Category: Code-assisted Reporting

Tinkering with programming languages to make reporting faster and more accurate.

Clear Skies
I have worked over the past year or so to speed up routine reporting tasks with rudimentary code. Python gave me the most success, and I still rely heavily on Excel formulas. Argus prefers the statistics language R.

R easily chews through the massive sheets of data I review as an energy reporter. But coaxing conclusions back out of that maw has proven a much more finicky conversation than Python and certainly harder than the formulas I cobbled together over a decade in Excel. Still, I try to figure out new problems using R first as often as possible when coding for work.

The collapse of the air transportation industry offers one of the clearest illustrations of economic devastation wrought by global efforts to mitigate COVID-19. Major US air carriers slashed their capacity in March and April with dizzying speed. But without access to data about scheduled flights, it was tough to get a sense of the drop.

The US Transportation Safety Administration began posting data about daily passenger screenings beginning in March. These popped up in a simple HTML table updated every morning with the previous day’s total. Nice! This simple year-over-year comparison is very helpful for several reasons.

Screen capture of https://www.tsa.gov/coronavirus/passenger-throughput on 12 April, 2020.

First, it’s much more timely information than government agencies usually make available.

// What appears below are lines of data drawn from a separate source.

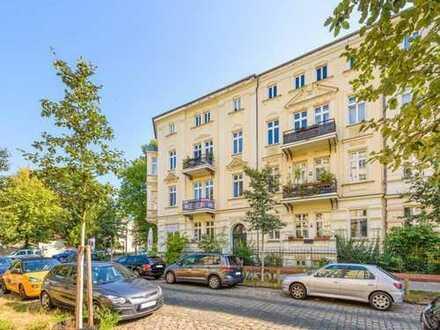 3-Zimmer-Wohnung mit großer Küche, Gäste WC und Balkon - nur wenige Meter bis Schloss Sanssouci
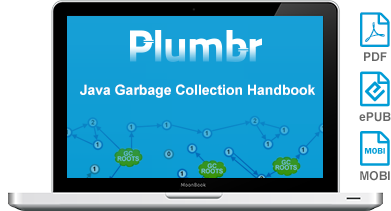 Java Garbage Collection handbook - teaser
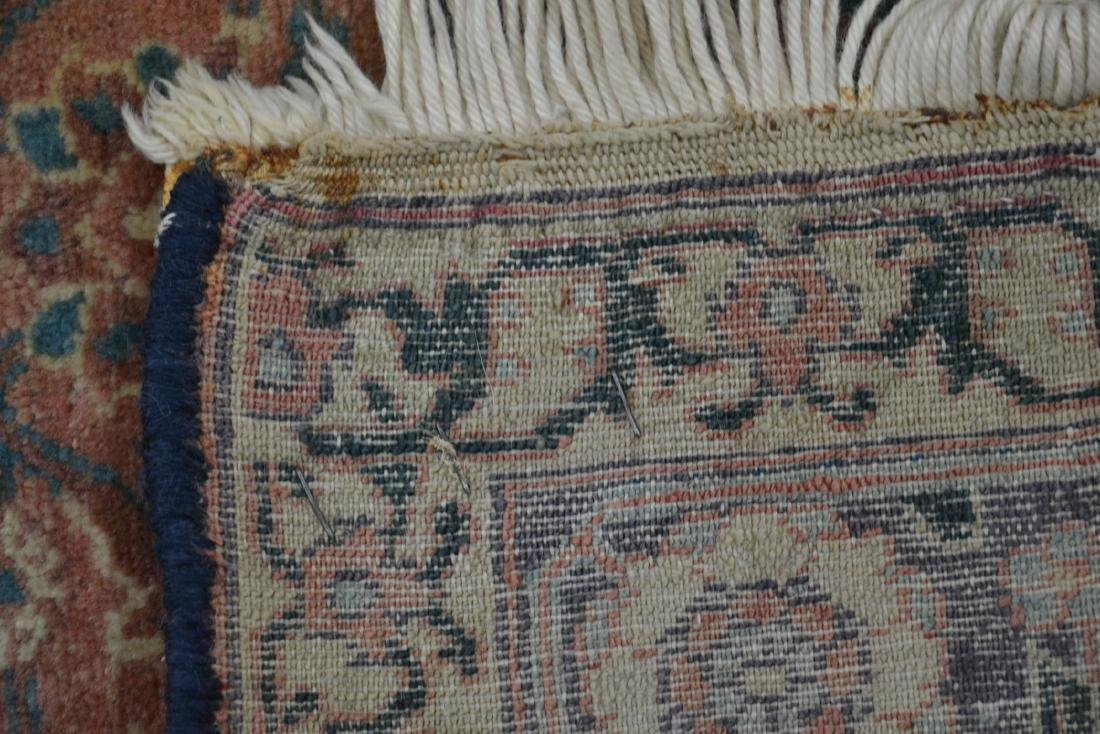 "ANTIQUE 4' 9"" x 6'  RUG - 8"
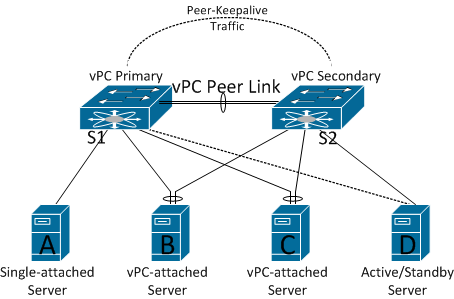 Fragmentation Needed: Nexus vPC Orphan Ports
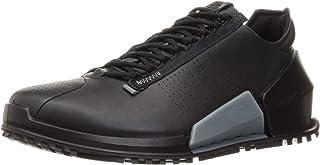 حذاء رياضي فاخر للرجال بيووم 2.0 من ايكو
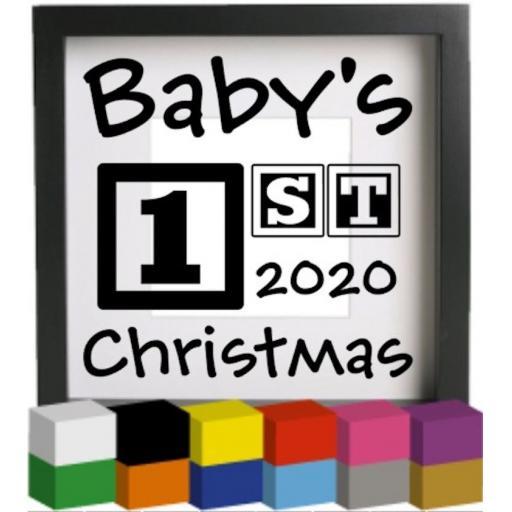 Babys 1st Christmas 2020 Vinyl Glass Block Decal / Sticker / Graphic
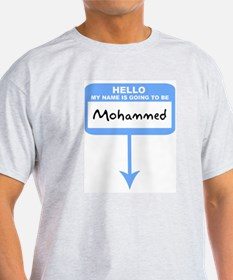 Pregnant: Mohammed Ash Grey T-Shirt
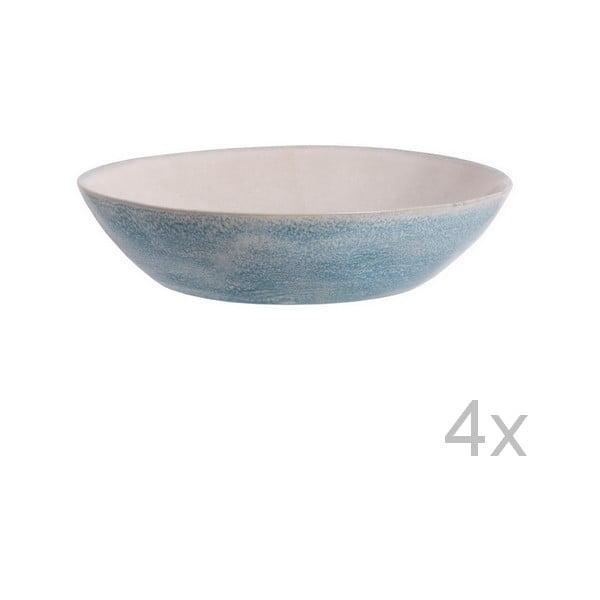 Zestaw 4 głębokich talerzy Falassarna, 21,5 cm
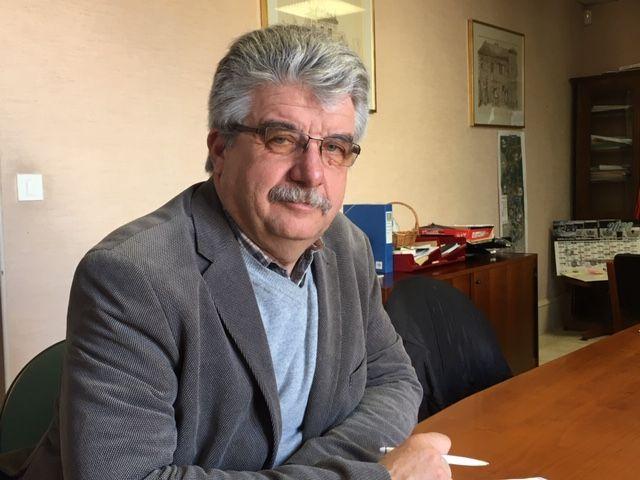 Martial Savouré-Lejeune, maire sortant de Cercottes et candidat à sa réélection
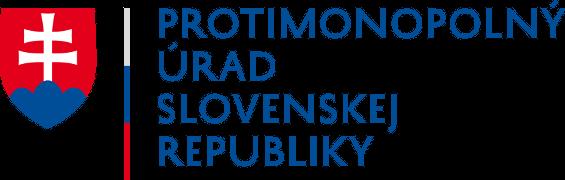 Protimonopolný úrad Slovenskej republiky   Protimonopolný úrad SR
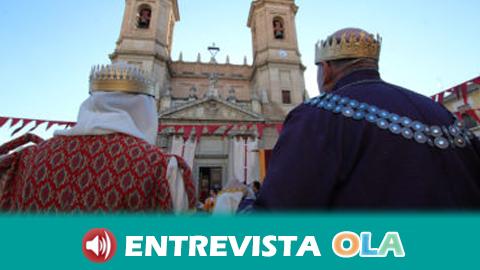 El municipio granadino de Santa Fe celebrará la 28 edición de las Capitulaciones con un programa virtual de actividades para participar desde casa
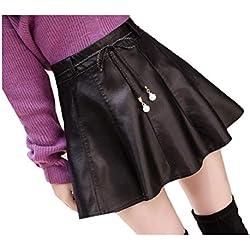 Andopa Una línea de falda de moda de gran altura cuero de la PU mini falda del patinador para Mujeres XL Negro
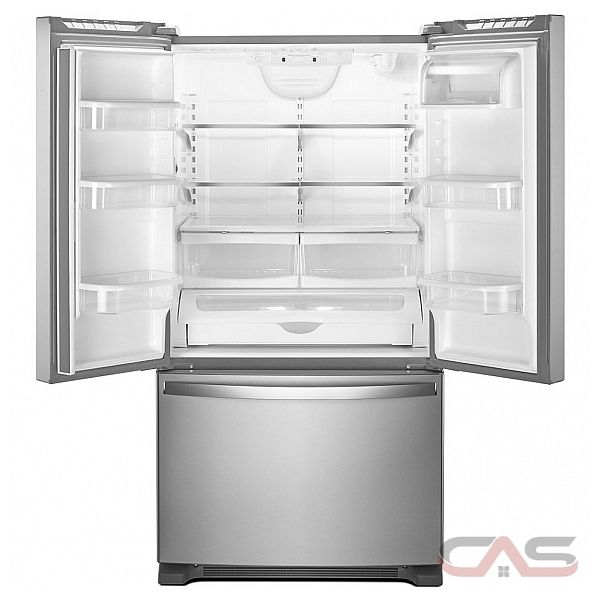 Wrf535swhz Whirlpool Refrigerator Canada Best Price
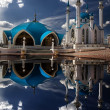 Kul Sharif mosque .Kazan — Stock Photo #9035201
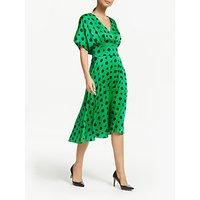 Winser London Satin Wrap Over Dress, Emerald/Black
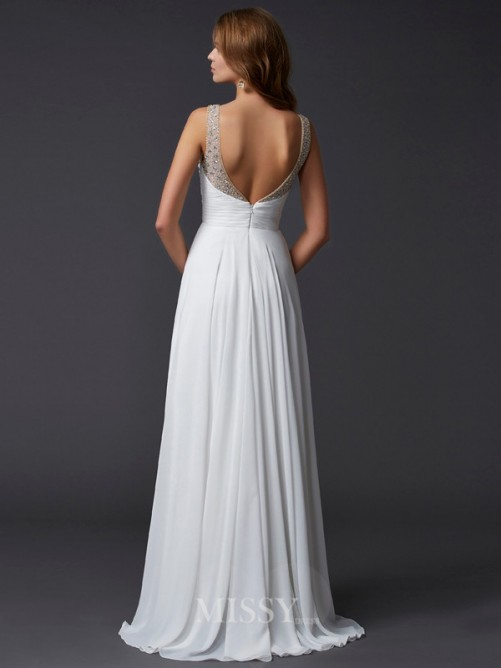 Sheath Sleeveless Straps Chiffon Pleats Floor-Length Dress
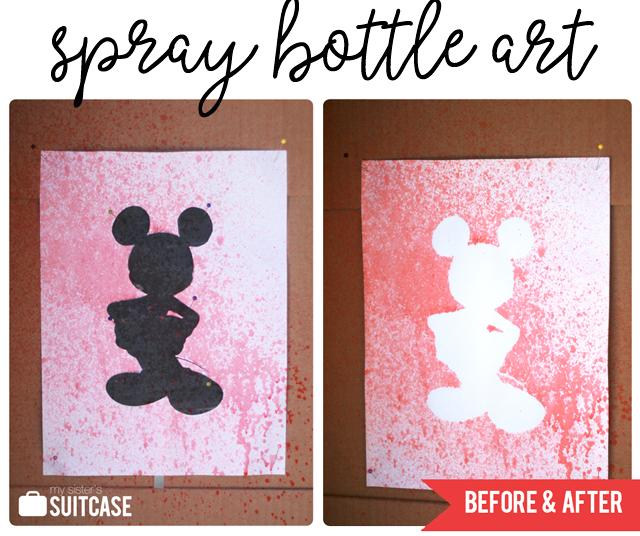 May 2 - Spray Bottle Art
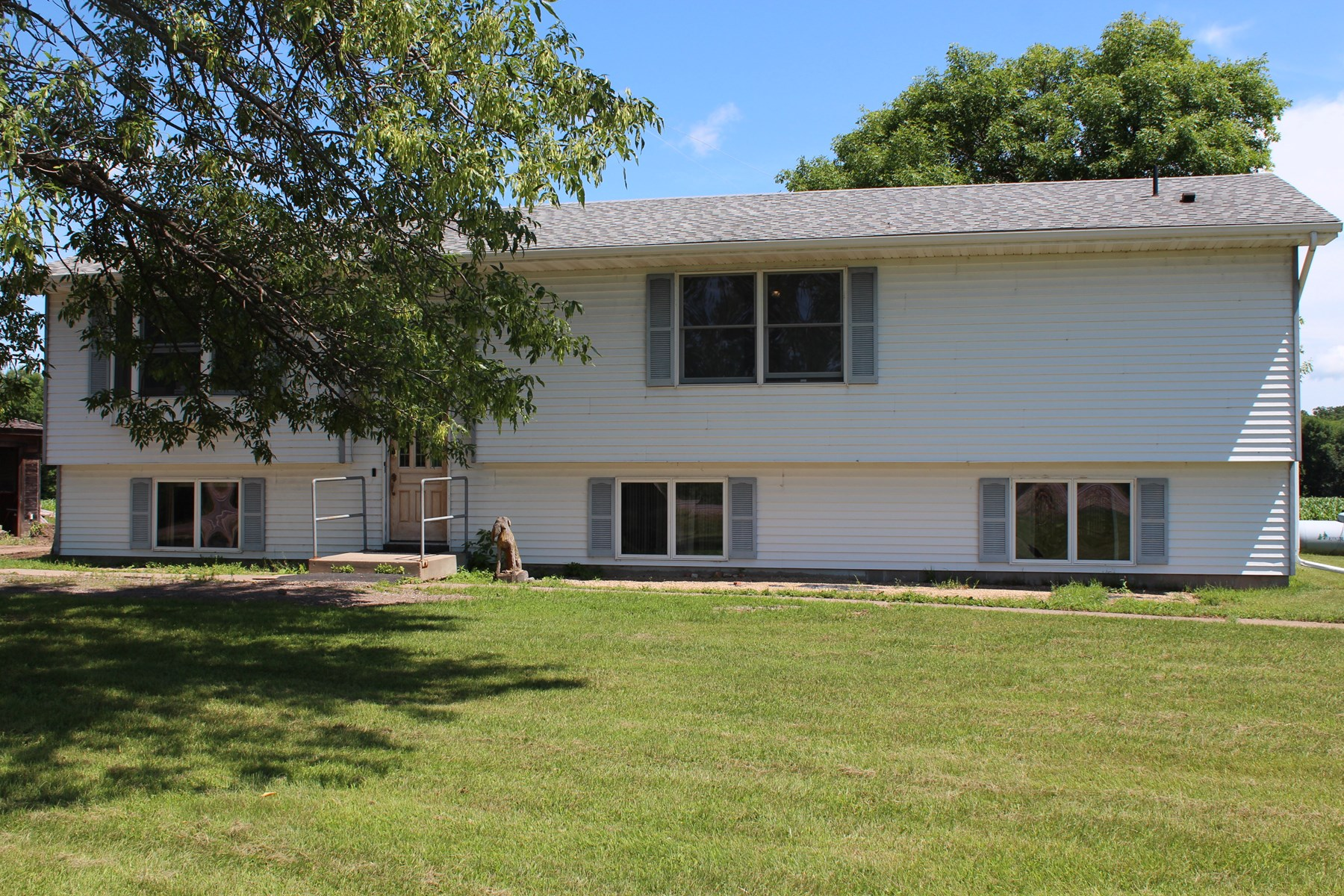 3BR/3BA Mille Lacs County Country Home For Sale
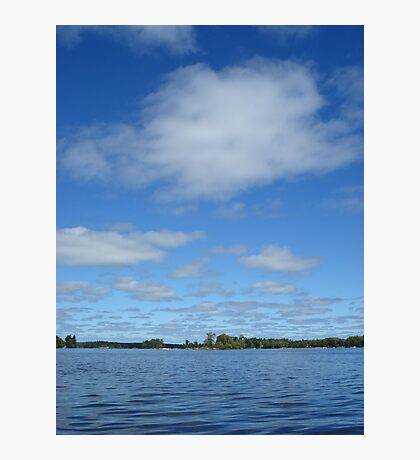 Clouds above the water Photographic Print
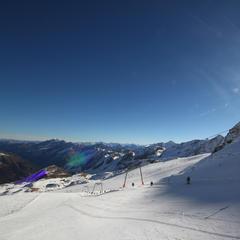 Daunscharte und Abfahrt Nr. 21 am Stubaier Gletscher - ©Skiinfo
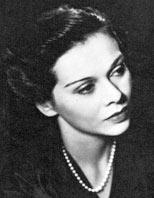 Olga Edwardes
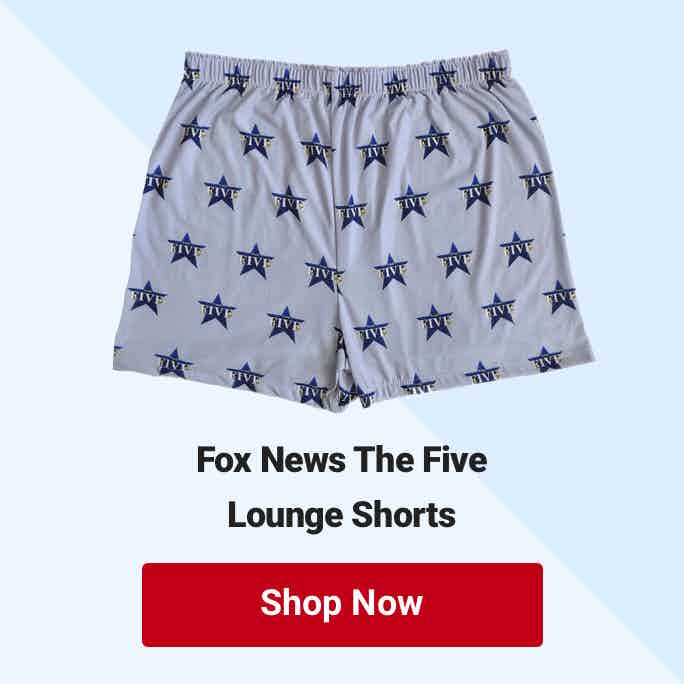 Fox News The Five Boxer Briefs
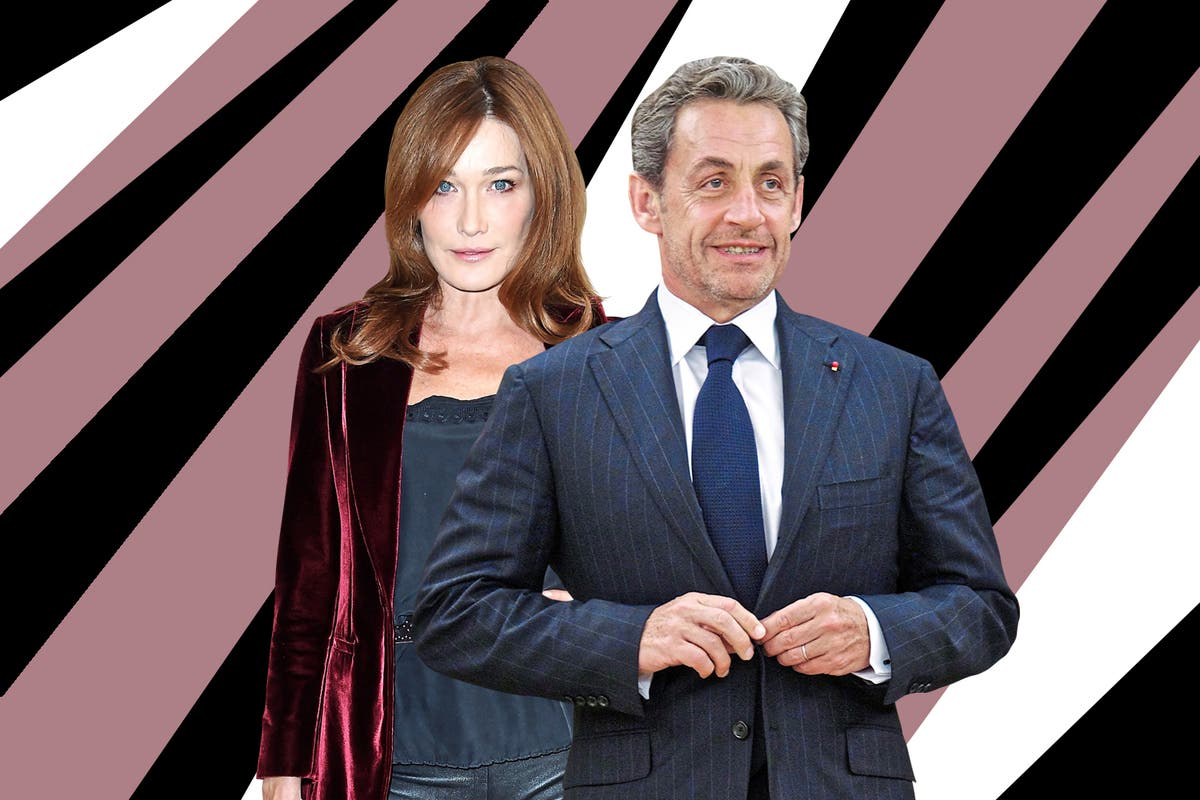 Nicolas Sarkozy: The politician, the pop star and a very French scandal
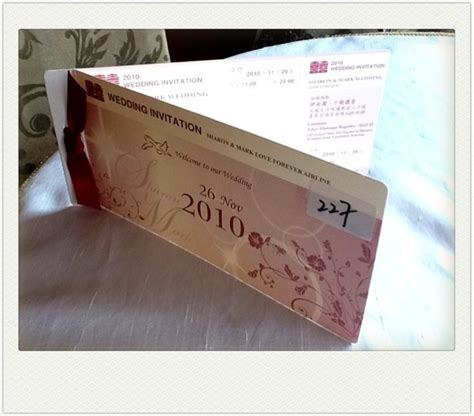 Airline Ticket Gift Card - 7 best images about invitation cards on pinterest passport chinese calendar and style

You can usually wait weeks, if not months, for this kind of data to go public. Second, it’s published with context that illustrates how the current data is changing. Sure, it’d be great to see a few years of the same data, instead of just one year. But giving year-over-year data still means we can draw some very apples-to-apples comparisons about the current year by comparing it to the same travel season last year. One additional helpful bit is that TSA is giving the information compared to the same day of the week as 2019, not simply the exact same date. This is helpful because in normal circumstances travelers favor specific days of the week. Simply comparing 12 April, 2020, to the same day of 2019, would fuzzy up the comparison by using different days of the week.

This is useful data. And because it’s in a simple table, it is very easy to grab with a script, a task called scraping.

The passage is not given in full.